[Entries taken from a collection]
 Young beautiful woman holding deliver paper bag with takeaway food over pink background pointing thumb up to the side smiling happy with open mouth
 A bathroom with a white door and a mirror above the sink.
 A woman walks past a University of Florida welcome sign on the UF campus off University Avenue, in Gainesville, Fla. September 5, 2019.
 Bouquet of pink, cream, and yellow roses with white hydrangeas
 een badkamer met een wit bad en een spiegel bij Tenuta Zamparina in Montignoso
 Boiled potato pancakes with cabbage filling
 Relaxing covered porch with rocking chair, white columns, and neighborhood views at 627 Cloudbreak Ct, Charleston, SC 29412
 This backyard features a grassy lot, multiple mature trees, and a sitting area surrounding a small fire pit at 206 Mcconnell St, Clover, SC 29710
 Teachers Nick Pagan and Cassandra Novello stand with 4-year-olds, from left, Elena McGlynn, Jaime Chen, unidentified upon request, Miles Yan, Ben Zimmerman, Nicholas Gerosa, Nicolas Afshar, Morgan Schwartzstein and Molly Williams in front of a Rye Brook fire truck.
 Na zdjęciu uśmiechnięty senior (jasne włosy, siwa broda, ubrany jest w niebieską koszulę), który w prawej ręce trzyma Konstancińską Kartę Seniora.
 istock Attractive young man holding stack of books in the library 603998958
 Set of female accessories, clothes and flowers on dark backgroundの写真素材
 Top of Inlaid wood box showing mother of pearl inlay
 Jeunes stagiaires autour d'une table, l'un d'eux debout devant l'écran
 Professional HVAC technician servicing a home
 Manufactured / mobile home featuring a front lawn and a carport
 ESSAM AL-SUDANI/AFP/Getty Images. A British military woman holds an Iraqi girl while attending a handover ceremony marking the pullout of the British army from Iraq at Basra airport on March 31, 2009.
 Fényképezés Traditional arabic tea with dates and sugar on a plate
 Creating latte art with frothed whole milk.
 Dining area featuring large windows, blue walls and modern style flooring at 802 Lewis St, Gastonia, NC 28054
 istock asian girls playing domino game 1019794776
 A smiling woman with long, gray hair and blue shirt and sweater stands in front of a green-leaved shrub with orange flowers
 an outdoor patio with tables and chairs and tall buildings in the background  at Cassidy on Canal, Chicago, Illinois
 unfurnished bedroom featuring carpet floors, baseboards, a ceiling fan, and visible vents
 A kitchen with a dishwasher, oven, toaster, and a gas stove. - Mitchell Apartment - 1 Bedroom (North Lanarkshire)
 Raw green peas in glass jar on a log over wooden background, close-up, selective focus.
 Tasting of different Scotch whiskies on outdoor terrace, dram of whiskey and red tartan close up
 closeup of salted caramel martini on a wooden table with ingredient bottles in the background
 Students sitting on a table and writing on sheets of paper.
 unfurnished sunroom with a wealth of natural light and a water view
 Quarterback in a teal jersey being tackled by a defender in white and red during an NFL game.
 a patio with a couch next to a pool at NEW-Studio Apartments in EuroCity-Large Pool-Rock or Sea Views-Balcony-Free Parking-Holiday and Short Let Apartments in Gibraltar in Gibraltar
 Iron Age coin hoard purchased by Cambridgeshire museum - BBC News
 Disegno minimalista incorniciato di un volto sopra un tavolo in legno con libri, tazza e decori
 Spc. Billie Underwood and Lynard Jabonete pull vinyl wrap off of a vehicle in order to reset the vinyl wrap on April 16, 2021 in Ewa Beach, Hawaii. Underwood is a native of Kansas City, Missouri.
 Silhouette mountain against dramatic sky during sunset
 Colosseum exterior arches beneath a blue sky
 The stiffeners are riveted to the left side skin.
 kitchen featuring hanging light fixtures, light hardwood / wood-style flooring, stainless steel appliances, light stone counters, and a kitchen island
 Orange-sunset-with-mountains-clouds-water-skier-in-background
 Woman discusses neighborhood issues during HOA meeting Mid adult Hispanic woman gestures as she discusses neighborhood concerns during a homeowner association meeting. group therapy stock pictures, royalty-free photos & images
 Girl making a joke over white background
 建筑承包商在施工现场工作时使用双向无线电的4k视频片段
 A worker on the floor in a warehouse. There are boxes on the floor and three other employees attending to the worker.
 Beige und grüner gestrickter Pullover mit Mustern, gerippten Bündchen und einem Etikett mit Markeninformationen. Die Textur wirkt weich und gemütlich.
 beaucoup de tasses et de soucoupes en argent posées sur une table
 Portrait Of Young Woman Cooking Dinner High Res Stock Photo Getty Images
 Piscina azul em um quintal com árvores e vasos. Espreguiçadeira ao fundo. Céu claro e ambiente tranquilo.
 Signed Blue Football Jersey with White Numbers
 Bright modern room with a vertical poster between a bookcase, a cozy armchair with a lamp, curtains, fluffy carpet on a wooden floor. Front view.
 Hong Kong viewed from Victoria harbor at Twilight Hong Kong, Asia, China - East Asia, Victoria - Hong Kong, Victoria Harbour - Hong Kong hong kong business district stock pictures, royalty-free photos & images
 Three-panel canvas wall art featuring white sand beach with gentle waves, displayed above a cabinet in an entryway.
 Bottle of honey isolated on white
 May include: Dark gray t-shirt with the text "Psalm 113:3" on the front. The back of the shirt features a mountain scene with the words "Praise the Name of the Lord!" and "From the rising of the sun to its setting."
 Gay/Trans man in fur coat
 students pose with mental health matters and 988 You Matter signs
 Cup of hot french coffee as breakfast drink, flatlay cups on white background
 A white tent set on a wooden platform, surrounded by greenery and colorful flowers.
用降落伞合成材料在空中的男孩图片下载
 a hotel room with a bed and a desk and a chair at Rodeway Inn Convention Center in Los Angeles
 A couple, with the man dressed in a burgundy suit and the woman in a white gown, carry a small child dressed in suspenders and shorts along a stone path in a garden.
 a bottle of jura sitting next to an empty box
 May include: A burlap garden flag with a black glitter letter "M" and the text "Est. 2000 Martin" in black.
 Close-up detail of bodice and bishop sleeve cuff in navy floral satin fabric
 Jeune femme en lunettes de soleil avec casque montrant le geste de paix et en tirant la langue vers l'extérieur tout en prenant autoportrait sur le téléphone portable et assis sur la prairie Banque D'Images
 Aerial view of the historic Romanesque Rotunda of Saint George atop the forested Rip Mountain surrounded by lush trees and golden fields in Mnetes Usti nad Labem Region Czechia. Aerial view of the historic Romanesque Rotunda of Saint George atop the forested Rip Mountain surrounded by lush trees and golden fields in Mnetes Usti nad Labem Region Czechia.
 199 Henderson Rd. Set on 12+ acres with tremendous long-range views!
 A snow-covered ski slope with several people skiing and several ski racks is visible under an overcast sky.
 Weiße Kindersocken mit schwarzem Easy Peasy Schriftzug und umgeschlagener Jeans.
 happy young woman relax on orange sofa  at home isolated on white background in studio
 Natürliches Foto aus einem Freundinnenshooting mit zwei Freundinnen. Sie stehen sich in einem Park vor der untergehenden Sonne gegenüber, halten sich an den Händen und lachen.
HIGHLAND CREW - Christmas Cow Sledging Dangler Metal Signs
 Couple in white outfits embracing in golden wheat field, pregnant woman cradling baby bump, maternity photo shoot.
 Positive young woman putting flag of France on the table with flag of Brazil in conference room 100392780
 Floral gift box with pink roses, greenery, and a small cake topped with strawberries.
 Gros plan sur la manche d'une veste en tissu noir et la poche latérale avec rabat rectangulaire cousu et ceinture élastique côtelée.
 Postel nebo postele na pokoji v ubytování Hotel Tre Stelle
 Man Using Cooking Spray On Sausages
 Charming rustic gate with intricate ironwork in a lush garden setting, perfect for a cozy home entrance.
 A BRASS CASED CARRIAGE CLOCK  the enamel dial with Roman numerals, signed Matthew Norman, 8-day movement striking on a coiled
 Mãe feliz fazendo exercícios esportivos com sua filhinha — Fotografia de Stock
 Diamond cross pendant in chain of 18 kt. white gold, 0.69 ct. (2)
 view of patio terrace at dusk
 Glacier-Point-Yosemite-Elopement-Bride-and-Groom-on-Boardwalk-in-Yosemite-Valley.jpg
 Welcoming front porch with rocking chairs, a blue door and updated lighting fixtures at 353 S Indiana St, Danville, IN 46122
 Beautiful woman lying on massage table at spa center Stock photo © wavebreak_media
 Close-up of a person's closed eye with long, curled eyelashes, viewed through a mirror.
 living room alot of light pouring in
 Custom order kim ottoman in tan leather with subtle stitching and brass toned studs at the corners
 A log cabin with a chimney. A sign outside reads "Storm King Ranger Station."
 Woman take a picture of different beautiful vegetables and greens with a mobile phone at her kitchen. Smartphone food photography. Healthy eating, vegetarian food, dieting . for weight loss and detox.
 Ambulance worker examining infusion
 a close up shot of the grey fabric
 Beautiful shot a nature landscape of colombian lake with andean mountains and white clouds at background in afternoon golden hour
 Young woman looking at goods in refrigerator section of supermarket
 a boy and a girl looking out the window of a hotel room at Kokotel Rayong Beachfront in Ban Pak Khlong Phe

> [About this exercise]: Go to the line with "Gros plan sur" in the entries above and repeat every line from there through the line with "view of patio terrace at dusk", exactly and with no other text.

> [Output]:
 Gros plan sur la manche d'une veste en tissu noir et la poche latérale avec rabat rectangulaire cousu et ceinture élastique côtelée.
 Postel nebo postele na pokoji v ubytování Hotel Tre Stelle
 Man Using Cooking Spray On Sausages
 Charming rustic gate with intricate ironwork in a lush garden setting, perfect for a cozy home entrance.
 A BRASS CASED CARRIAGE CLOCK  the enamel dial with Roman numerals, signed Matthew Norman, 8-day movement striking on a coiled
 Mãe feliz fazendo exercícios esportivos com sua filhinha — Fotografia de Stock
 Diamond cross pendant in chain of 18 kt. white gold, 0.69 ct. (2)
 view of patio terrace at dusk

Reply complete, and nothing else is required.